It's quite evident that SS gives us a lot of information during the CC's. The hard part is analyzing what was said and figuring out what it all means, and how Waves' vision and business plan will unfold. SS has already told us that first part of Waves' Trusted Computing business plan is:

"The business model of an emerging market is to get revenue from the chip vendors, from the OEMs. When they supply a technology ultimately to the end user who isn't even really aware of the full benefits of Trusted Computing. If we can participate in the revenue of teaching them what Trusted Computing is, that's great for our company in the early stages of this business. It also puts us in a great position to help upgrade those users in the market as the awareness of Trusted Computing continues to grow.

So we look at, for example, shipping a million units in two ways. One is with a great addition to our revenue. Secondly, it's a million sets of eyeballs in the marketplace who when they go to turn on Trusted Computing, they're going to start with the Wave experience and hopefully look to us to find the other features and functions that they would like to add to those platforms to enhance the capability of Trusted Computing in the market."
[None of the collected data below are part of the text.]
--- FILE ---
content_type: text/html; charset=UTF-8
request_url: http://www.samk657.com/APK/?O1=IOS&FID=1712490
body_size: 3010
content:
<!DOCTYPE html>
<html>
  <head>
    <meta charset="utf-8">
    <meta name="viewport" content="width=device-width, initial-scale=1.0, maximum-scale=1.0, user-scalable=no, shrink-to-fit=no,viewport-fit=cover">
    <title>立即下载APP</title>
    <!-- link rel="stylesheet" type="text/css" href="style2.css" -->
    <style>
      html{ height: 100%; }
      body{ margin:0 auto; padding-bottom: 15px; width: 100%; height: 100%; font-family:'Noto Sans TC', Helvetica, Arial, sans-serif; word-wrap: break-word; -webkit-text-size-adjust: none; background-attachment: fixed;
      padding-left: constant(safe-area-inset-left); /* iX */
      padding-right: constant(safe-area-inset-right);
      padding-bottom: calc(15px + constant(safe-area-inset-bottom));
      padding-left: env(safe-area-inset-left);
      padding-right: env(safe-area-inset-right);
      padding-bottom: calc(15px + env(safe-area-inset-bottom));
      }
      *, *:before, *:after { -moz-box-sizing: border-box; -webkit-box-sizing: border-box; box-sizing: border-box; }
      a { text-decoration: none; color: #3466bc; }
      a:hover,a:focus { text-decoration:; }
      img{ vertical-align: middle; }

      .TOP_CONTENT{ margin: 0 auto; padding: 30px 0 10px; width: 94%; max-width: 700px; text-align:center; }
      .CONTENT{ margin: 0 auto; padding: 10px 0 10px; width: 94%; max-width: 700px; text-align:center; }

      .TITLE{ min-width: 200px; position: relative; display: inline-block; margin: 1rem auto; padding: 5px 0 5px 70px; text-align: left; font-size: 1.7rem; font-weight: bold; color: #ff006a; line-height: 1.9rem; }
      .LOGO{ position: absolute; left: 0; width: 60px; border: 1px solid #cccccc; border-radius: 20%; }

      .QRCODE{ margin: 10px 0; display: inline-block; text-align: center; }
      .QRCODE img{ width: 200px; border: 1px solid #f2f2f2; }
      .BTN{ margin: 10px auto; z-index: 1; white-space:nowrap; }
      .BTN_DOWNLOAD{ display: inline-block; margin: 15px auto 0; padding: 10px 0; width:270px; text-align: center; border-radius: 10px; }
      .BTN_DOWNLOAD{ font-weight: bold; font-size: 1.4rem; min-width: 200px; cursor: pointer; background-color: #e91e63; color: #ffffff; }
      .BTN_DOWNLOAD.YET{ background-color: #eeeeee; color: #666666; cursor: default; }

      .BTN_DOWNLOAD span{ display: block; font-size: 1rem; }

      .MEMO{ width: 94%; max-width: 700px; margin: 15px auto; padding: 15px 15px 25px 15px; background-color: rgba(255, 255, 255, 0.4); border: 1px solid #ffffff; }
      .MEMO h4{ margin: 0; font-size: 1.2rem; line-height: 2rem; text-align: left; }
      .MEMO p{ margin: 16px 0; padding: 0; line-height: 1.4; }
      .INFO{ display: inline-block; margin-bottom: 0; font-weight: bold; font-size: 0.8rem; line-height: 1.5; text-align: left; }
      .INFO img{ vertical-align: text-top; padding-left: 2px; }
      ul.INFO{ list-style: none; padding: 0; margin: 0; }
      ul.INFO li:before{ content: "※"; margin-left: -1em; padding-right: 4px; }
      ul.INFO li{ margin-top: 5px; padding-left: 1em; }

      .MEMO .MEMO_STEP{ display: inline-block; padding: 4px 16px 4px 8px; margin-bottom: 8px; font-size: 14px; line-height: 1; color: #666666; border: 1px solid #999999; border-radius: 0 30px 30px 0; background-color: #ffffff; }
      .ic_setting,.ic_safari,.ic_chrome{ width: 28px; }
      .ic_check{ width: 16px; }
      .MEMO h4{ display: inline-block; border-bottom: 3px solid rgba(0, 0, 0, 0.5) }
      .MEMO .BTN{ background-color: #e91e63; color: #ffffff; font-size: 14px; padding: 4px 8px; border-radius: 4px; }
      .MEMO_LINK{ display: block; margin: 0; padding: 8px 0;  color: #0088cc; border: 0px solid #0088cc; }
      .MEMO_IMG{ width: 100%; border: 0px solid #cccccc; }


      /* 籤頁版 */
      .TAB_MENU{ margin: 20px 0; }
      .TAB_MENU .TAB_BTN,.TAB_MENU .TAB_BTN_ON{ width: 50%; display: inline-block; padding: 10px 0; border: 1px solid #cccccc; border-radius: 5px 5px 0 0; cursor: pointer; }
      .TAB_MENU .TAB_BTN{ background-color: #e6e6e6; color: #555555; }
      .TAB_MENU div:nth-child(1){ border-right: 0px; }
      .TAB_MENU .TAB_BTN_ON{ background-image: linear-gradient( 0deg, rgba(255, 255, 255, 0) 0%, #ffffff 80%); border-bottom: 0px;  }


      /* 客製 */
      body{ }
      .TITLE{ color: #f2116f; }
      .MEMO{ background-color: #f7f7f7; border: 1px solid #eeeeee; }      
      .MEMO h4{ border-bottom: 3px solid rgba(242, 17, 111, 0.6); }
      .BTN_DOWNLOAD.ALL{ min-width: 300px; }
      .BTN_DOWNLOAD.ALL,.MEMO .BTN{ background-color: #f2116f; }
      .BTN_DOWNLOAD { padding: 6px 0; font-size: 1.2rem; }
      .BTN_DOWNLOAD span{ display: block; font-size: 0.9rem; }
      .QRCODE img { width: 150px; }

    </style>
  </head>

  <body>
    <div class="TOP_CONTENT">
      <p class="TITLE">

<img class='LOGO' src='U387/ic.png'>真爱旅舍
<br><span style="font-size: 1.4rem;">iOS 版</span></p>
With Dell, Intel, STM, ATML, and perhap GTW, BRCM, and Lenovo(IBM) it would appear that Wave has been extremely successful so far!!

SS has also told us that MSFT Vista will subsume some of the applications that Wave is now fulfilling. Vista is still about a year away, so in the meantime Wave wants to get into as many boxes and on as many platforms as it can. Then comes Waves' long term strategy which is to leverage their being on perhaps 50 to 100 million platforms to initiate their subscription and service based applications.


SKS: In exchange for the services business. But that assumes the services business shows up. I mean, there are a bunch of pieces that have to happen in an organized manner to make this work. But I think we're in a good position to implement those and we'll see how they come together. But that's what keeps us very excited in pursuing this market, is a lot of people looked at the ST Micro agreement and are wildly enthusiastic that we finally got some revenue. We are as well. But the other way to look at that is, we just shipped our first million customers who when they go to turn on their Trusted Computers, which they haven't done yet, the first place they start is Wave.

And so maybe that starts to be a million units a quarter, then a million units a month, then a million units a week. What point does that volume get big enough where it becomes a really interesting number, like 50 million or 100 million or more. The market's potential is huge. And if we support a majority of the chip vendors, and by default then a majority of the OEMs, we think we're in a tremendous position to help the users realize what those services are. And so it's important then to go touch somebody like a company like Fiserv who supplies a few hundred or a few thousand back offices to the brokerage community. So that it just works, because at the end of the day this is all about convenience."


Perhaps SS was telegraphing an example of Waves' subscription based model when he used this example:


"This is the part that everybody has missed in the market about Trusted Computing, which is I sit in the Red Carpet Club while talking on my TMobile phone trying to figure out the User ID and Password to log my WiFi connection into the TMobile network. Now, why on my phone do I not have to log in to get the call, but to get my WiFi I've got to log in every time. Right? That's the problem.

When I add a Trusted Computing chip to my PC, I can put a certificate on my machine that says, "I've paid for my TMobile WiFi." Not who I am, just "I've paid." And then every time my machine sees a hot spot, it logs on. That would be so cool."


Remember SS said this is about interoperability, and "Convenience". Now we see the article you surfaced including Dell, a major Wave partner:

http://www.arcchart.com/blueprint/show.asp?id=377&qtabs=99999
In the US, EV-DO modem chips from Qualcomm will be embedded alongside Wi-Fi into selected models by Dell, Hewlett Packard and Lenovo (formerly IBM PC). Starting in the first quarter of 2006, Dell will offer customers the option of embedding EV-DO functionality into its Latitude series. HP also plans to offer an EV-DO-ready laptop in early 2006, while Lenovo said EV-DO will be embedded in its Z series available in October.?


Perhaps SS is just slowly walkingus down the "Yellow Brick Road", which will lead us to Vegas, BABY!